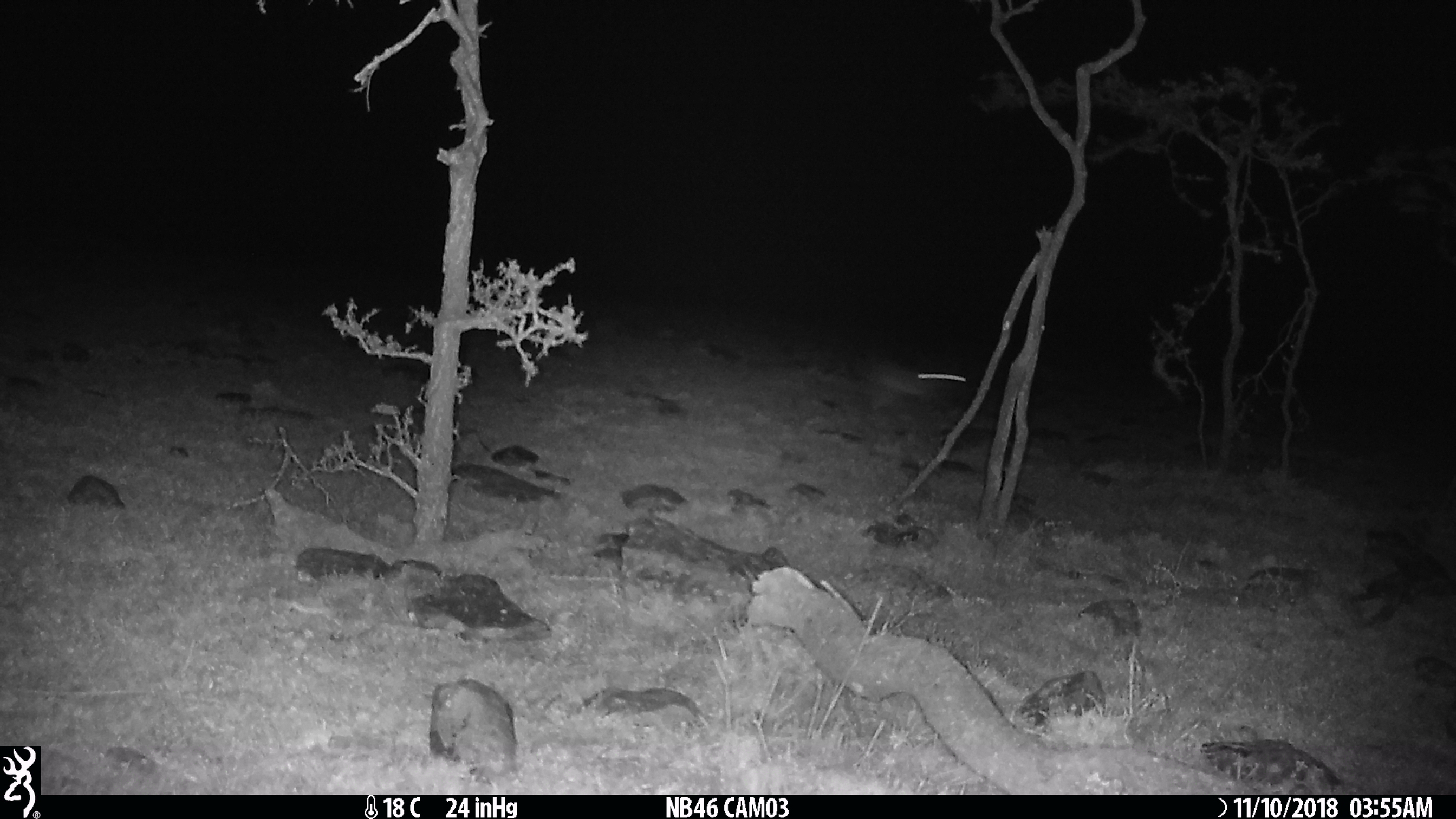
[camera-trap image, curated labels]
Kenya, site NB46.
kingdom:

Instructions to follow =
Your response must reproduce every line of the data exactly, with images omitted.

Your response =
[camera-trap image, curated labels]
Kenya, site NB46.
kingdom:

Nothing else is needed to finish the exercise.